→ **Action item**
Looking at the entries below, state how many lines contain the word "site". Give the number alone.

#### Given information

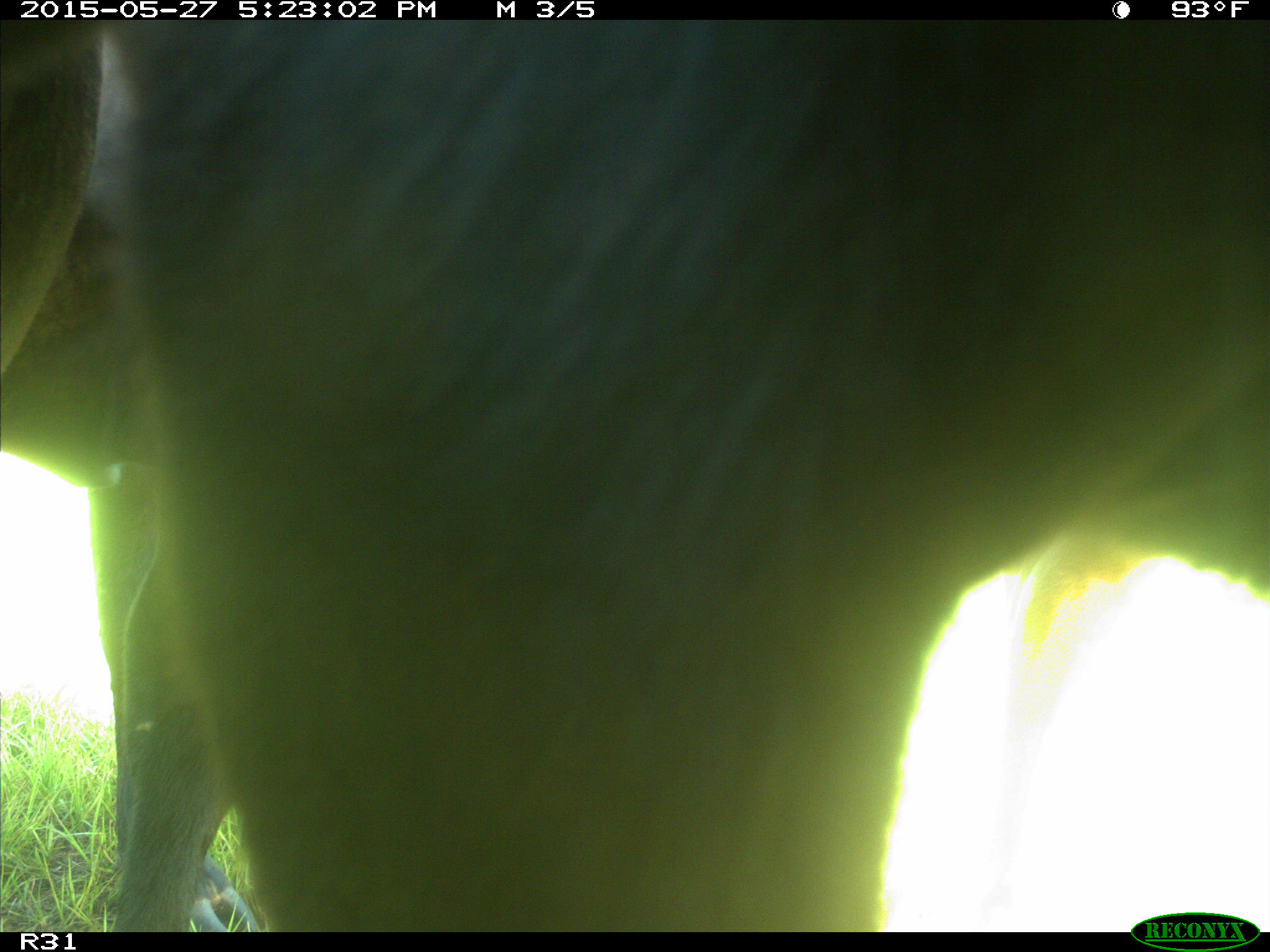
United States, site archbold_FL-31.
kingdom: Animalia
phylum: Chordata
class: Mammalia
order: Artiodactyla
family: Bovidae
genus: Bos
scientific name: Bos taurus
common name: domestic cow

########
#### Given information

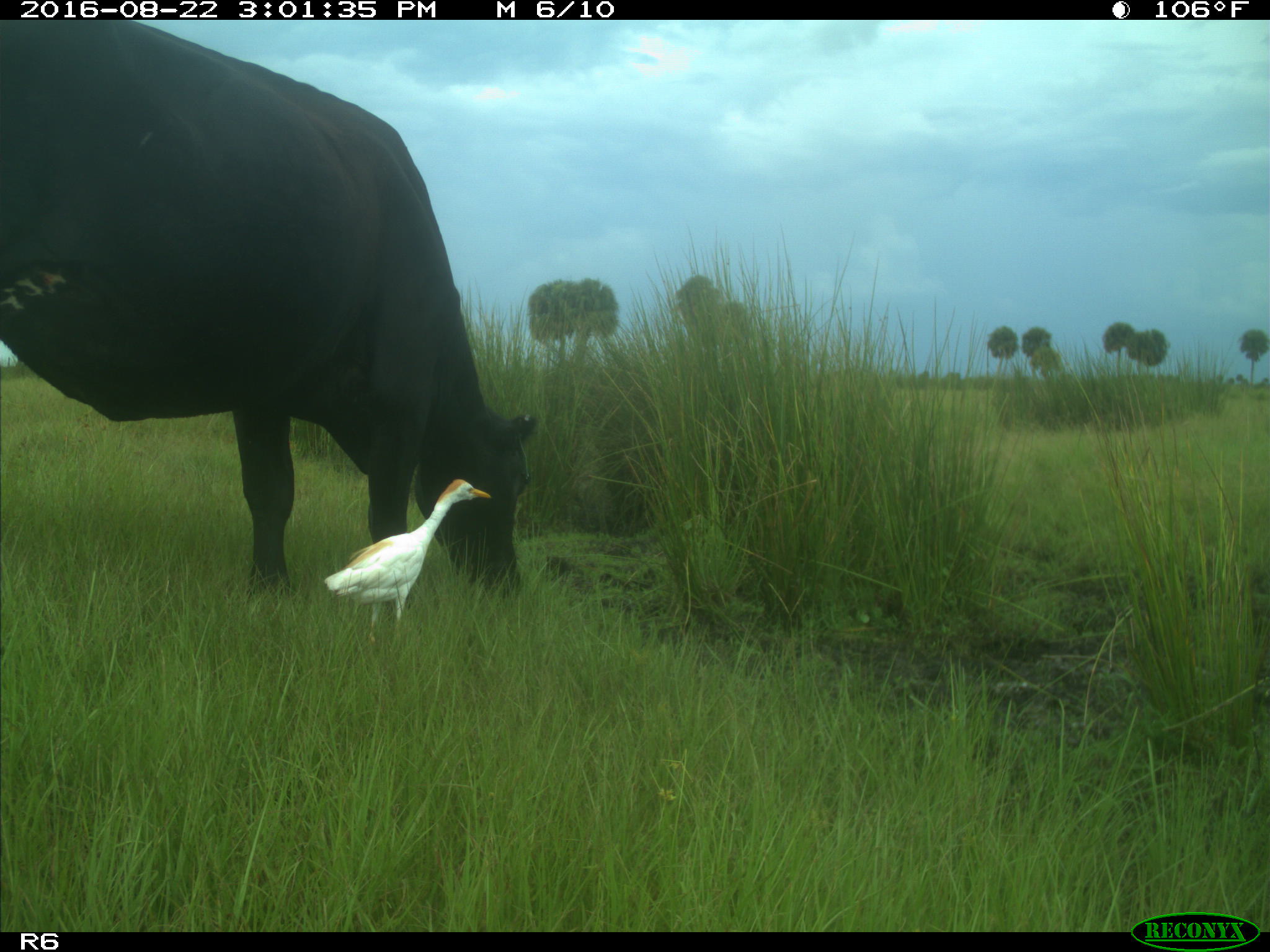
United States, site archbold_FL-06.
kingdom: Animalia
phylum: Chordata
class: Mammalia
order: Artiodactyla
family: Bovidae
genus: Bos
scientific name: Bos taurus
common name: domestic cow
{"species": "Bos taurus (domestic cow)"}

########

→ **Solution for this exercise**
2